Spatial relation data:
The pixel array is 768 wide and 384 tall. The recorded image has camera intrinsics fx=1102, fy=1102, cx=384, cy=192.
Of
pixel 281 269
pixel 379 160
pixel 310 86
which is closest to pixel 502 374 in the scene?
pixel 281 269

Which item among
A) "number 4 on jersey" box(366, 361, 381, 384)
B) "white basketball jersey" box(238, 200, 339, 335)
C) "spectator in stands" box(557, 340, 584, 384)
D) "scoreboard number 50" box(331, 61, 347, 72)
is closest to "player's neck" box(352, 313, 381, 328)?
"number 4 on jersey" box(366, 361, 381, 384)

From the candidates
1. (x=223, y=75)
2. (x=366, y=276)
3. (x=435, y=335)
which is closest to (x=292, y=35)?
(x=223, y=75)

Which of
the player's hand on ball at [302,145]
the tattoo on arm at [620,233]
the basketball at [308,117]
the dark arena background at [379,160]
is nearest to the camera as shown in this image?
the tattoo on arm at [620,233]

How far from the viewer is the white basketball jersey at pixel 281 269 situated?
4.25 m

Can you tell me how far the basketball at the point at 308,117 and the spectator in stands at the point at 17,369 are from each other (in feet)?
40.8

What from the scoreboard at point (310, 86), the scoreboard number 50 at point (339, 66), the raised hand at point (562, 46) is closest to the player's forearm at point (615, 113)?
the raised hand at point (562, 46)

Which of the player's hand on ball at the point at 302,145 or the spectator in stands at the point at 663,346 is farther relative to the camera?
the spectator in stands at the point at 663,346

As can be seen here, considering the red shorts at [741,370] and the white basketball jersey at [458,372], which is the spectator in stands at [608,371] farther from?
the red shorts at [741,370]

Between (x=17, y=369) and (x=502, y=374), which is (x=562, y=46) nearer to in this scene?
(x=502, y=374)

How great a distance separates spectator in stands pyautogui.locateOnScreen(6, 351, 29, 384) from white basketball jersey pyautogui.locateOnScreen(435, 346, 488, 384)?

TASK TO COMPLETE: Rewrite all of these lines, putting "scoreboard reading 50" wherever "scoreboard number 50" occurs and leaving everything else unchanged.

FINAL RESULT:
The pixel array is 768 wide and 384 tall. The recorded image has camera intrinsics fx=1102, fy=1102, cx=384, cy=192.
Of
pixel 281 269
pixel 379 160
pixel 310 86
which is closest to pixel 502 374 in the scene?
pixel 281 269

Which item among
A) "number 4 on jersey" box(366, 361, 381, 384)
B) "white basketball jersey" box(238, 200, 339, 335)
C) "spectator in stands" box(557, 340, 584, 384)
D) "scoreboard reading 50" box(331, 61, 347, 72)
is closest to "player's neck" box(352, 313, 381, 328)?
"number 4 on jersey" box(366, 361, 381, 384)

From the candidates
1. (x=223, y=75)
2. (x=366, y=276)
3. (x=435, y=335)
which is closest to (x=292, y=35)?
(x=223, y=75)

Which of
the player's hand on ball at [302,145]
the tattoo on arm at [620,233]
the basketball at [308,117]
the dark arena background at [379,160]
is nearest to the camera as shown in this image?
the tattoo on arm at [620,233]

How far from the viewer is the white basketball jersey at pixel 281 269 situated?
4.25 m

Can you tell me how far the basketball at the point at 308,117 and the spectator in stands at the point at 17,369 are from each other (in feet)?
40.8

What from the scoreboard at point (310, 86), the scoreboard reading 50 at point (339, 66), the raised hand at point (562, 46) is closest to the player's forearm at point (615, 113)?
the raised hand at point (562, 46)

Which of the player's hand on ball at the point at 302,145 or the spectator in stands at the point at 663,346 is farther relative to the camera?
the spectator in stands at the point at 663,346

As can be seen here, considering the red shorts at [741,370] and the white basketball jersey at [458,372], which is the spectator in stands at [608,371] farther from?
the red shorts at [741,370]

Between (x=17, y=369) and (x=502, y=374), which is (x=562, y=46) nearer to in this scene?
(x=502, y=374)

How great a distance separates spectator in stands pyautogui.locateOnScreen(6, 351, 29, 384) from white basketball jersey pyautogui.locateOnScreen(435, 346, 488, 384)?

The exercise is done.